11 LUGLIO 2017
Foto di Gianluigi Di Napoli
FAUST di Anne Imhof, Padiglione tedesco, vincitore del Leone d’Oro.
Un’ installazione potente, dura, cruda come i nostri tempi difficili, dove l’accento politico si svela attraverso un percorso vitreo in assenza di colori, che fa da palcoscenico ad una generazione che vive in una gabbia trasparente, uno spazio glaciale in cristallo e acciaio con un mondo di sopra e uno di sotto, che richiama alla metafora del controllo, del potere , in una realtà alienante dove l’individuo è costretto ad un’esistenza delimitata da tracciati invisibili.

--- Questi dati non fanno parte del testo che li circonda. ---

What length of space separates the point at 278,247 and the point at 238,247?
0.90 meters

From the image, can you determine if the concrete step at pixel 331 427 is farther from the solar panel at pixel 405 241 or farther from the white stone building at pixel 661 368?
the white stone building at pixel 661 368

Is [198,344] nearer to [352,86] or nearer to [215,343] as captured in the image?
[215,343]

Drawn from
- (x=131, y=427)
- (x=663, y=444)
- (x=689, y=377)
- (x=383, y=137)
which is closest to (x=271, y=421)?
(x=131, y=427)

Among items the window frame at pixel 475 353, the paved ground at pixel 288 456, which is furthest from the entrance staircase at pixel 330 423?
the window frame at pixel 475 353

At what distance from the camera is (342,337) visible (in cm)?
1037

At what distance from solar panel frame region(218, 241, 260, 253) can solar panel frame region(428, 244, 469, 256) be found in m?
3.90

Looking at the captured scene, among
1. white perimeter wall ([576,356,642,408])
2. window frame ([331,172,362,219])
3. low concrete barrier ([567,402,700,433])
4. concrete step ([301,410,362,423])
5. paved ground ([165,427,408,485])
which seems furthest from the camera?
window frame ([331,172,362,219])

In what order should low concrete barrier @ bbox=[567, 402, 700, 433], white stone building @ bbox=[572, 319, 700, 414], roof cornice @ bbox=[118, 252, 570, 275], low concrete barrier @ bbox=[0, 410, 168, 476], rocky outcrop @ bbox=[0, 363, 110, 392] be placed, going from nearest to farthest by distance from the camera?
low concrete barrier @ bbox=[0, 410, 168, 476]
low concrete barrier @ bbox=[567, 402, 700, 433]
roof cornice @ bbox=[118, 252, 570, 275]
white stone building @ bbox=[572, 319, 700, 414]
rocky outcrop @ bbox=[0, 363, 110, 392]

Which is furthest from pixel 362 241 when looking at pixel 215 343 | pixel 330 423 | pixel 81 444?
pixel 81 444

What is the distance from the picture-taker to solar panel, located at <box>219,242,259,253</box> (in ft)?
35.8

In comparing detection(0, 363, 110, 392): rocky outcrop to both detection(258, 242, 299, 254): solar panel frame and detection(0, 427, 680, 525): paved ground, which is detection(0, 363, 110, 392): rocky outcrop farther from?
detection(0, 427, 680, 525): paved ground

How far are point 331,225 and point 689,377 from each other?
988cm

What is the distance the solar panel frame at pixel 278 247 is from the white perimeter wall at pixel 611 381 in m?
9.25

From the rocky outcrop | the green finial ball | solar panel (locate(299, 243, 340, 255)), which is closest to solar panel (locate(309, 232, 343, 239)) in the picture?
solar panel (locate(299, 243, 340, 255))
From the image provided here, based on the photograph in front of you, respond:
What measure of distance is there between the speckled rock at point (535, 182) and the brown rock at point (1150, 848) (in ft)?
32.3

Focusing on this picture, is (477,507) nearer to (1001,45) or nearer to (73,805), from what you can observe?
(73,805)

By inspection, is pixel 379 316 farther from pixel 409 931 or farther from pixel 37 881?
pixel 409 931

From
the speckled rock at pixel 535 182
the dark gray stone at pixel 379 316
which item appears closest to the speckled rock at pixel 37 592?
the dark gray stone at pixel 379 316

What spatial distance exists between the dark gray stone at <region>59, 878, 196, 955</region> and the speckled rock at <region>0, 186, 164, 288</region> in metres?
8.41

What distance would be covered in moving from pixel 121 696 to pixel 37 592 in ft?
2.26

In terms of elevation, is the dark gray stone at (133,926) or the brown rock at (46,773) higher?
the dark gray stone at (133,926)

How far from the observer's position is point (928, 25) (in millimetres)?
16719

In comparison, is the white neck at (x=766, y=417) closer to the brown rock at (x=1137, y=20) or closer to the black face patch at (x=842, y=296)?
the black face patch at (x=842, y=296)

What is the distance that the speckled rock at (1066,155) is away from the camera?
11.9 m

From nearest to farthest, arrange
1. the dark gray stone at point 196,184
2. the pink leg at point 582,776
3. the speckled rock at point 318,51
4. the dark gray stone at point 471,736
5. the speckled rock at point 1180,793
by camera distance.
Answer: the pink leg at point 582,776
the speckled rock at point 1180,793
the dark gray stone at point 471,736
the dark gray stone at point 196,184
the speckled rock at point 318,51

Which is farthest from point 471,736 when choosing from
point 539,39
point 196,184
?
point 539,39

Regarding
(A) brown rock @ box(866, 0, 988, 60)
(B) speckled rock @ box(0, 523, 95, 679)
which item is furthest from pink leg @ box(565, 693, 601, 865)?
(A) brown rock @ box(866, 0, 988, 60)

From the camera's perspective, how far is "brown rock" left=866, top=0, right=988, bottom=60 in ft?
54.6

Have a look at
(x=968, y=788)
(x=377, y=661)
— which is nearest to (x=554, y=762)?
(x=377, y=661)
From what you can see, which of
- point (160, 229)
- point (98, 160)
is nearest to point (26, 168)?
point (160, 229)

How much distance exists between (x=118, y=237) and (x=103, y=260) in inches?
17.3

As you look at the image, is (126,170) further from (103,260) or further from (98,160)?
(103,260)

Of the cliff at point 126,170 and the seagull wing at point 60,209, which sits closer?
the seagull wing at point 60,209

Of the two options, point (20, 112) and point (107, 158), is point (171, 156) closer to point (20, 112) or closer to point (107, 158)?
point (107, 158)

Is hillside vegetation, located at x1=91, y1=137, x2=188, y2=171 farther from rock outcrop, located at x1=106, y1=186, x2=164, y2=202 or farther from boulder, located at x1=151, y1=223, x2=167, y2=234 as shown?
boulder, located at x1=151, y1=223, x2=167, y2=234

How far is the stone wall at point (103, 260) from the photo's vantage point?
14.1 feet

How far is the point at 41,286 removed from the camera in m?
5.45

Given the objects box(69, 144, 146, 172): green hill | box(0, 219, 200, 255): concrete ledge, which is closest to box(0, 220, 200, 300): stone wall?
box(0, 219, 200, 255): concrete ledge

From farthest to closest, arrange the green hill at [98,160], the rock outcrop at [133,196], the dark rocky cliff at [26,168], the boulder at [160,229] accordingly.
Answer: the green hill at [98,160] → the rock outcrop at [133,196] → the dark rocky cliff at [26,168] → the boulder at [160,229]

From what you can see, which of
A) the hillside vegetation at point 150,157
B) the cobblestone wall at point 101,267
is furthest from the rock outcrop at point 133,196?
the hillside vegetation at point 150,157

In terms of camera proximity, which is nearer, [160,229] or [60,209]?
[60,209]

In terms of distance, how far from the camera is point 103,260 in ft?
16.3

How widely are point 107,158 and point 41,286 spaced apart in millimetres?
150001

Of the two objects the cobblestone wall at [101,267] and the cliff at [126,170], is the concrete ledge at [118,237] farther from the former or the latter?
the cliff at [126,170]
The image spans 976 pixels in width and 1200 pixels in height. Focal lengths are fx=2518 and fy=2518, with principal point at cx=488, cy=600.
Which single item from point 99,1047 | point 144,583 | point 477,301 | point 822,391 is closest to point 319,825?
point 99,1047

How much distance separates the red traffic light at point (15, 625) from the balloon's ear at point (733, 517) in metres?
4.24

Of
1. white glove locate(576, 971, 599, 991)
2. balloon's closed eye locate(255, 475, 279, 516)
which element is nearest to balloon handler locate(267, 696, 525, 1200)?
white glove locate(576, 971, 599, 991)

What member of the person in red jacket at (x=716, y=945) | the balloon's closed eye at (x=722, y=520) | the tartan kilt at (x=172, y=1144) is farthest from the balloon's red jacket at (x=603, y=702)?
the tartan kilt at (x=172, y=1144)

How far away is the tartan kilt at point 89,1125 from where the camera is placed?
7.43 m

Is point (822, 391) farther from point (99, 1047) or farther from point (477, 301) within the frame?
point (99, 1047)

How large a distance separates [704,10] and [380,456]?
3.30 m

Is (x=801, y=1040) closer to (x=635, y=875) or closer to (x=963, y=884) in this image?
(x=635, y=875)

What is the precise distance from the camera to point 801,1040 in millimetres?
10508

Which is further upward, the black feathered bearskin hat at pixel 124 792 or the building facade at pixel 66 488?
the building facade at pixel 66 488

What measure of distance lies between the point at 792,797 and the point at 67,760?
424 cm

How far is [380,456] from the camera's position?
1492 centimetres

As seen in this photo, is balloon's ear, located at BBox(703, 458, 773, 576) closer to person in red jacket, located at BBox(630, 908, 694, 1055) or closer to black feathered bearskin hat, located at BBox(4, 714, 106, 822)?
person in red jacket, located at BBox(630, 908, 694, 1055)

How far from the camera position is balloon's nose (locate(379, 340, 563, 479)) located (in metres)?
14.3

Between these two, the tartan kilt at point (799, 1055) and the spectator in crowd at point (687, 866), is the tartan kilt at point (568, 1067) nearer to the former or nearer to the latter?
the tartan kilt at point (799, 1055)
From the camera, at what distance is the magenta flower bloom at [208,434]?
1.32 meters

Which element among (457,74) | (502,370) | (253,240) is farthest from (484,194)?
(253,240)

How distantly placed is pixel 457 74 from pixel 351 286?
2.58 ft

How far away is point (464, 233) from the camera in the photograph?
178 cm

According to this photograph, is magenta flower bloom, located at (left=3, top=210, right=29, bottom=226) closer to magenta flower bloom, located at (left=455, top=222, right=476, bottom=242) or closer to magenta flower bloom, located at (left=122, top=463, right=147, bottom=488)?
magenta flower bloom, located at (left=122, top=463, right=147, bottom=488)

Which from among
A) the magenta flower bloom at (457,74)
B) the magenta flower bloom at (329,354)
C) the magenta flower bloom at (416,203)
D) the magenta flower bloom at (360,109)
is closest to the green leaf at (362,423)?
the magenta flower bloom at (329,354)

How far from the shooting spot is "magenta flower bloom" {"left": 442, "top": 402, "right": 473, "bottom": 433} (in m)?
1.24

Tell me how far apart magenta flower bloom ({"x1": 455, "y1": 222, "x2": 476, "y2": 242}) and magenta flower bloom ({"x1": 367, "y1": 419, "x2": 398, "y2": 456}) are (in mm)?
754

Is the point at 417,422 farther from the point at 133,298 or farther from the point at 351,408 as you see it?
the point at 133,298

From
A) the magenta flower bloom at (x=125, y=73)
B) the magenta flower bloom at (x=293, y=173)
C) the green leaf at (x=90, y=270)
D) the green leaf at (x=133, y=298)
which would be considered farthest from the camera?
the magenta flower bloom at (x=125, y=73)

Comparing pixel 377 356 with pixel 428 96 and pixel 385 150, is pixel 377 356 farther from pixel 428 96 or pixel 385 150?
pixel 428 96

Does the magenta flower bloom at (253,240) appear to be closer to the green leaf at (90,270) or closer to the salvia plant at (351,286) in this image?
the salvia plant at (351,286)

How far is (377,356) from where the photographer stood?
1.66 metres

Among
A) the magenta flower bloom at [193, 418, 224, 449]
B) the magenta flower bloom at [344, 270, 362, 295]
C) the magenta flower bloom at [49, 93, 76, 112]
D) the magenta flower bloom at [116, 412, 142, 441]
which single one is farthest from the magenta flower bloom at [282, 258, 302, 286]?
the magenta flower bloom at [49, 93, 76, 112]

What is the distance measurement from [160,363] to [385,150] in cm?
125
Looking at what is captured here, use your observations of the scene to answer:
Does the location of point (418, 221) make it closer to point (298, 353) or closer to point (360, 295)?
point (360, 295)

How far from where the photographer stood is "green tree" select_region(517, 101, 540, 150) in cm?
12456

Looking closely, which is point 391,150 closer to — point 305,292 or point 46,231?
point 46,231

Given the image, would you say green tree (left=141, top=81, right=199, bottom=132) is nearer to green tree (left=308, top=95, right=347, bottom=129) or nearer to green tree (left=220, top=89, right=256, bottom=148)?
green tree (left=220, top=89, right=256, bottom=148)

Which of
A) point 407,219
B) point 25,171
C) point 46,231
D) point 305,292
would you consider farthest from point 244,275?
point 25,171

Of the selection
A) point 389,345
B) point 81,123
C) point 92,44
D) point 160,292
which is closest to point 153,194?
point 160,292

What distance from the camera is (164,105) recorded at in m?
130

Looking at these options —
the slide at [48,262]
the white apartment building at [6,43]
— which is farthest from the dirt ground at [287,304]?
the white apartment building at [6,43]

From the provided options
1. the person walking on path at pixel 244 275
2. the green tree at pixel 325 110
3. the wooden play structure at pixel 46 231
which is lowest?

L’opera è costruita con un pavimento in vetro che divide e sospende il piano calpestabile dal pavimento reale, in modo da creare un effetto acquario tra performers e spettatori. Sotto le lastre di vetro del pavimento-soffitto si muovono ragazzi algidi, dagli sguardi catatonici, quasi automi svuotati da ogni guizzo vitale, soggiogati alla noia di un’esistenza meccanica, ammaestrata. Nei tre spazi principali, giacigli in latex nero,strumenti di costrizione come corde, cavi elettrici con estremità metalliche a testa di cane, medicinali, liquidi. Una scenografia inquietante eppure seduttiva. Quello che accade nelle quattro ore di ciclo delle performance, è la messa in scena di serie di azioni ripetute ma mai identiche, come il toccarsi a vicenda, bruciare oggetti, spingersi contro il vetro. Canti, suoni e chitarre distorte, una Bella Ciao fischiettata, distante come un ‘eco. Una scritta: “Not Again”. Un Catwalk potentissimo che si frantuma in una composizione statica, pittorica. Alla fine, gli attori lasciano una scena vuota, dove domina fortissima una sensazione di assenza.
Un’opera emotiva, che lascia addosso un’ansia, un’oscura consapevolezza, alla quale si ribella l’indomita fierezza dell’umano in cerca di un destino che fugge dall’omologazione.